We live within a set of common rules that set parameters on what government can do and on what we as citizens can use government for. Power is divided both horizontally—the Congress, article one—then the presidency and the courts. And power is divided vertically—the federal government and the states. Sometimes you will want one to prevail, sometimes another; that’s where we hash out our policy differences. There will be those who ignore the boundaries, who claim that what they desire or what they believe is required is sufficient to justify pretending that the laws and the Constitution itself are merely suggestions, that the Constitution is getting in the way. In the name of security they will justify the use of torture or the denial of habeas corpus and to many, that setting aside of the Constitution will seem okay because it might lead to the outcome they want. Presidents of both parties will stretch claims of executive privilege, stretch definitions of a unitary executive, stretch authorizations to use force in order to justify attacks against enemies that did not even exist when the authorizations were passed, and the Congress’s constitutional authority to decide when and if we will engage in war will be brushed aside. Congresses will abdicate their responsibilities as an equal branch of government. Sometimes courts will take it upon themselves to decide what the law should be and sometimes the courts will hide behind rules of standing that make legal redress impossible to achieve. You may be on one side of those debates or another—I’m not trying to tell you which side to take on in any of these debates—but you cannot ignore them because you are now the defenders of America’s constitutional democracy.

> [Problems and tasks]
A. Decide whether each statement below agrees with the passage on constitutional limits. (i) Power is divided vertically between the federal government and the states. (ii) The speaker tells the listeners which side to take in these debates. (iii) Only presidents of one party stretch claims of executive privilege.
B. Carry on the passage on constitutional limits from its last sentence, in the same voice.

> [Data to examine]
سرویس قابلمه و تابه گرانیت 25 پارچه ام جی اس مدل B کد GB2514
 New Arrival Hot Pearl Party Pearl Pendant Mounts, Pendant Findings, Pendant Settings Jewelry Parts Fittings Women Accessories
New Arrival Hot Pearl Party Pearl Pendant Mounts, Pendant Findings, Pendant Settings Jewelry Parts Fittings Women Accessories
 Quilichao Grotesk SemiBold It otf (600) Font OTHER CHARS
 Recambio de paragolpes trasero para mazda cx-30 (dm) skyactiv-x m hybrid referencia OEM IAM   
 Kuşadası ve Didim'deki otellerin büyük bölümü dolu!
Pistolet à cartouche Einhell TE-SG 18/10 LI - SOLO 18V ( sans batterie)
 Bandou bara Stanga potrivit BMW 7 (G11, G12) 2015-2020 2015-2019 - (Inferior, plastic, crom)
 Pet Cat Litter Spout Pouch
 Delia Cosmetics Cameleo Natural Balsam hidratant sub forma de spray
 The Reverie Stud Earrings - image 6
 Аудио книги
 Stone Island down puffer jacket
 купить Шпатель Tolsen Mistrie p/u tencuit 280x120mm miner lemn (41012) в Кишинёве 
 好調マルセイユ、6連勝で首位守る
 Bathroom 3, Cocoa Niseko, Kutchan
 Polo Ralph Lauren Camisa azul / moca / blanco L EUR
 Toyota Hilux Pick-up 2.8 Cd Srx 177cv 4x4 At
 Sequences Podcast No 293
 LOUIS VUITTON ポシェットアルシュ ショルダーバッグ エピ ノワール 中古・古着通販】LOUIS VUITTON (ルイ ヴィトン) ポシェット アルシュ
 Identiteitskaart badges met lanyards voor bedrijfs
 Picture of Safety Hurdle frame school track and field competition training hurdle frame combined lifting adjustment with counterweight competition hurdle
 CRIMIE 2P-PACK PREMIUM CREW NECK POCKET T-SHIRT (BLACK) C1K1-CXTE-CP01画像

> [Responses]
A.
(i) Yes: "And power is divided vertically—the federal government and the states."
(ii) No: "I’m not trying to tell you which side to take on in any of these debates"
(iii) No: "Presidents of both parties will stretch claims of executive privilege"

B.
America is not just another country. American exceptionalism doesn’t mean that we are somehow better or wiser or more deserving than people from other places; what it means is that we are the inheritors of a particular system that elevates the people collectively to the top rank of society; collectively, the people of America have the power of emperors—to work through their representatives to determine everything from whether to go to war to how much to be taxed to what the government shall or shall not do. These decisions will be debated and if our system works, there will be discussions, deliberations, attempts to find consensus, to compromise if necessary to move the ball forward; not a touchdown on every play but another five yards toward the goal line of making America what you want it to be.

I want to leave you with one more thought, one more charge. To paraphrase James Madison, justice is the goal of government; it is the goal of civil society.

We are both a republic and a democracy but the end goal of both is to ensure justice. […] In our Declaration of Independence, that list of grievances that drove the Founders to break from the king and establish a new nation: The charge? Quote, “He has obstructed the administration of justice.”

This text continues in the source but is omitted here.